Why the speedup at sequence length T = 512 is significantly lower than non-GVA.

KDA ChunkIntra GVA: Why T=512 Speedup Drops from 2.35× to 1.51×

Configuration: B=2, HQK=64, HV=128 (heads_per_group=2), D=128, BT=64
Benchmark: benchmarks/bench_kda_chunk_intra.py


1. Observed Phenomenon

T FLA std (ms) cuLA std (ms) Speedup std FLA GVA (ms) cuLA GVA (ms) Speedup GVA
512 0.1989 0.0847 2.35× 0.2146 0.1426 1.51×
1024 0.2252 0.1479 1.52× 0.3989 0.2642 1.51×
4096 0.7741 0.5198 1.49× 1.4457 0.9836 1.47×
8192 1.5091 1.0098 1.49× 2.8650 1.9309 1.48×
16384 2.9906 1.9942 1.50× 5.7247 3.8343 1.49×
32768 6.0889 3.9608 1.54× 11.4797 7.6342 1.50×

At T=512, GVA degrades the speedup from 2.35× to 1.51×.
At T≥1024, both standard and GVA modes maintain a stable ~1.50× speedup.

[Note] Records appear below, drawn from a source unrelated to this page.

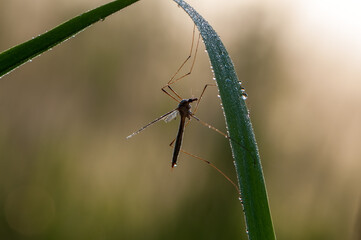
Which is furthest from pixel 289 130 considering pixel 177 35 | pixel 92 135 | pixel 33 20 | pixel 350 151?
pixel 33 20

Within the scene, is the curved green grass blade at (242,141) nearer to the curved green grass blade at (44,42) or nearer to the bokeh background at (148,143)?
the curved green grass blade at (44,42)

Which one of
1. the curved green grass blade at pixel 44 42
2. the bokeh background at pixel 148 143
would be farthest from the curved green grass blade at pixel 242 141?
the bokeh background at pixel 148 143

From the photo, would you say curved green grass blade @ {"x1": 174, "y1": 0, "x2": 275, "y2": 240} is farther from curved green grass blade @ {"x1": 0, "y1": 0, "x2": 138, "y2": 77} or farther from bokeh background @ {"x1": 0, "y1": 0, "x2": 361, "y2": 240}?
bokeh background @ {"x1": 0, "y1": 0, "x2": 361, "y2": 240}

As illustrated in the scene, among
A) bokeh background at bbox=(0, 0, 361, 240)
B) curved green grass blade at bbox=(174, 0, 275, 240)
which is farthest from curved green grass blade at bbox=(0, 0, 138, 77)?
bokeh background at bbox=(0, 0, 361, 240)

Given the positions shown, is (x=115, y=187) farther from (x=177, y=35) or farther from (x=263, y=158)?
(x=177, y=35)

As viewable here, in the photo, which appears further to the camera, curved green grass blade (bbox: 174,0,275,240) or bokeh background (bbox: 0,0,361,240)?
bokeh background (bbox: 0,0,361,240)

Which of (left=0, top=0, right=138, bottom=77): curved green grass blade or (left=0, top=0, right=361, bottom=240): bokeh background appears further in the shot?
(left=0, top=0, right=361, bottom=240): bokeh background

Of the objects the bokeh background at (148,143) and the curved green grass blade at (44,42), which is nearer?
the curved green grass blade at (44,42)
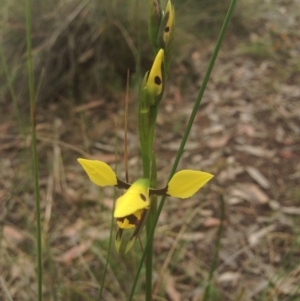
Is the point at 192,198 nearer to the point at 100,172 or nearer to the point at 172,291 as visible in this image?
the point at 172,291

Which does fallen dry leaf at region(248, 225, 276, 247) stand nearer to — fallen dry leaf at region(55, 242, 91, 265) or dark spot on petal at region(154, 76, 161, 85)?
fallen dry leaf at region(55, 242, 91, 265)

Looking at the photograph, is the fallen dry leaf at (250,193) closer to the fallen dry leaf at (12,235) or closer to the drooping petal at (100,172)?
the fallen dry leaf at (12,235)

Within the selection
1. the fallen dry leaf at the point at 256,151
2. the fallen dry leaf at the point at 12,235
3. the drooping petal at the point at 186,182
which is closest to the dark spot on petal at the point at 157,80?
the drooping petal at the point at 186,182

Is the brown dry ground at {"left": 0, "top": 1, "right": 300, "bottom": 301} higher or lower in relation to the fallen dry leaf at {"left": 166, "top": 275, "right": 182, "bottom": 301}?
higher

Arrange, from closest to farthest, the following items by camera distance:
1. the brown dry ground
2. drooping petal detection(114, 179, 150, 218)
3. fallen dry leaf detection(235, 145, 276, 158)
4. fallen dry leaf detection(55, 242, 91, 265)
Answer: drooping petal detection(114, 179, 150, 218)
the brown dry ground
fallen dry leaf detection(55, 242, 91, 265)
fallen dry leaf detection(235, 145, 276, 158)

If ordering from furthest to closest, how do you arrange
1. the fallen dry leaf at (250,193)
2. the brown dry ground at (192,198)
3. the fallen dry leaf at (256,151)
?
the fallen dry leaf at (256,151)
the fallen dry leaf at (250,193)
the brown dry ground at (192,198)

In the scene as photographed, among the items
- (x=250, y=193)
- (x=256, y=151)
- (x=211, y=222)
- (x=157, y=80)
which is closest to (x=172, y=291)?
(x=211, y=222)

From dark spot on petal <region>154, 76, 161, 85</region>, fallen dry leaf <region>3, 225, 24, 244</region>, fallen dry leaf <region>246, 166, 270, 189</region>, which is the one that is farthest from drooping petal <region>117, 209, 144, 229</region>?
fallen dry leaf <region>246, 166, 270, 189</region>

2. Algebraic Decomposition

Define:

  • $r_{\text{FLA}}(T) = t_{\text{FLA,GVA}}(T) / t_{\text{FLA,std}}(T)$ — FLA's GVA overhead ratio
  • $r_{\text{cuLA}}(T) = t_{\text{cuLA,GVA}}(T) / t_{\text{cuLA,std}}(T)$ — cuLA's GVA overhead ratio

Then:

$$\frac{\text{speedup}_{\text{GVA}}}{\text{speedup}_{\text{std}}} = \frac{t_{\text{FLA,GVA}} / t_{\text{cuLA,GVA}}}{t_{\text{FLA,std}} / t_{\text{cuLA,std}}} = \frac{r_{\text{FLA}}}{r_{\text{cuLA}}}$$

Measured values:

T $r_{\text{FLA}}$ $r_{\text{cuLA}}$ $r_{\text{FLA}} / r_{\text{cuLA}}$ Speedup std Speedup GVA
512 1.079 1.684 0.641 2.35× 1.51× = 2.35×·0.641
1024 1.771 1.786 0.992 1.52× 1.51×
4096 1.868 1.892 0.987 1.49× 1.47×
8192 1.899 1.912 0.993 1.49× 1.48×
16384 1.914 1.923 0.996 1.50× 1.49×
32768 1.885 1.927 0.978 1.54× 1.50×

Root cause: at T=512, $r_{\text{FLA}} = 1.079 \ll r_{\text{cuLA}} = 1.684$, giving a ratio of 0.641.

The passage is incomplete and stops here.